*** Opening Extracted records ***

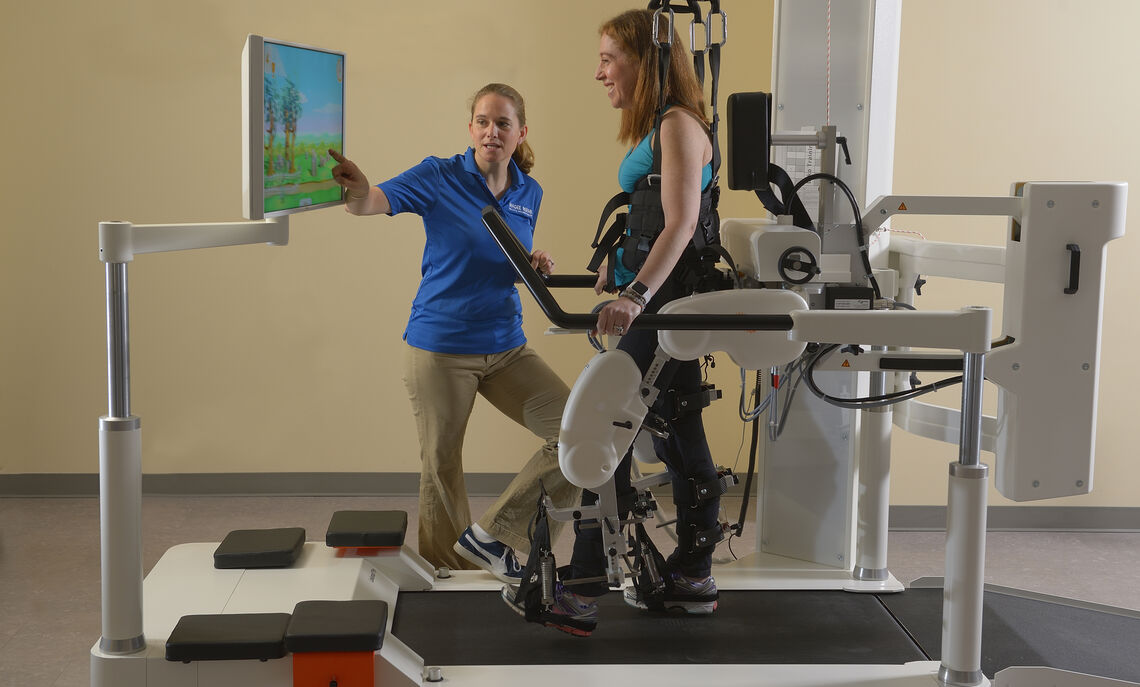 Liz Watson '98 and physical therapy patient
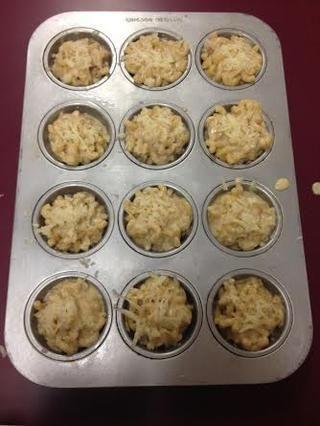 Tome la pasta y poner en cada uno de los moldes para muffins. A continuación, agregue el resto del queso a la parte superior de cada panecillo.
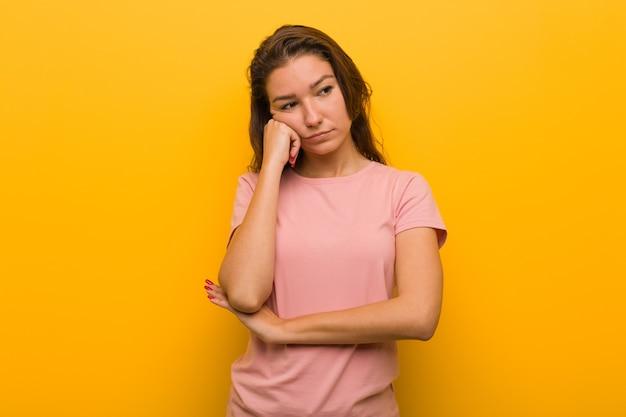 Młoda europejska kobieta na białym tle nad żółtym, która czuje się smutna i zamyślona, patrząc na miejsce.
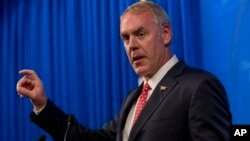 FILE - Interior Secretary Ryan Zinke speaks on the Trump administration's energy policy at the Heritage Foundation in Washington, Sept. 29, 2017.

*** Closing Extracted records ***
*** Opening Extracted records ***

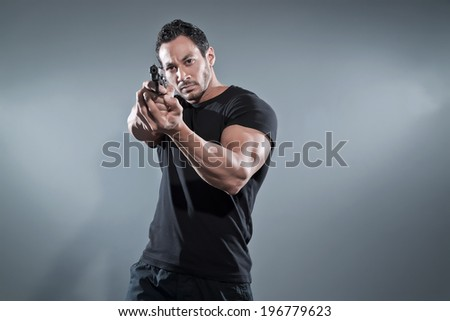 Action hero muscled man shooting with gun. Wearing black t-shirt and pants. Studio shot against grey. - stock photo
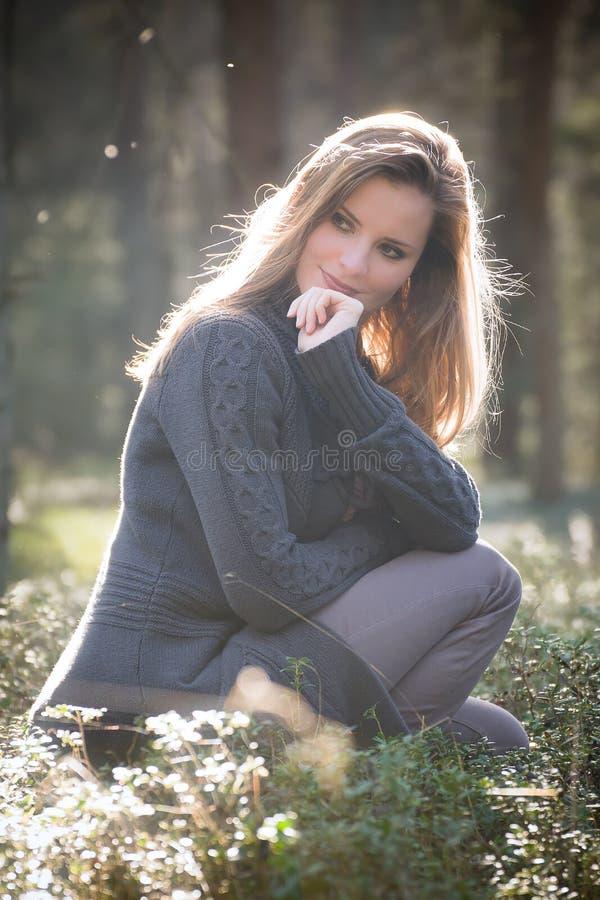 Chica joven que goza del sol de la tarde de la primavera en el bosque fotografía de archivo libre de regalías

*** Closing Extracted records ***

_What is being asked:_ Excluding any pictures, print exactly the lines of the listing above from the line with "Tome la pasta" to the line with "FILE - Interior", both ends included.

_Result:_
 Tome la pasta y poner en cada uno de los moldes para muffins. A continuación, agregue el resto del queso a la parte superior de cada panecillo.
 Młoda europejska kobieta na białym tle nad żółtym, która czuje się smutna i zamyślona, patrząc na miejsce.
 FILE - Interior Secretary Ryan Zinke speaks on the Trump administration's energy policy at the Heritage Foundation in Washington, Sept. 29, 2017.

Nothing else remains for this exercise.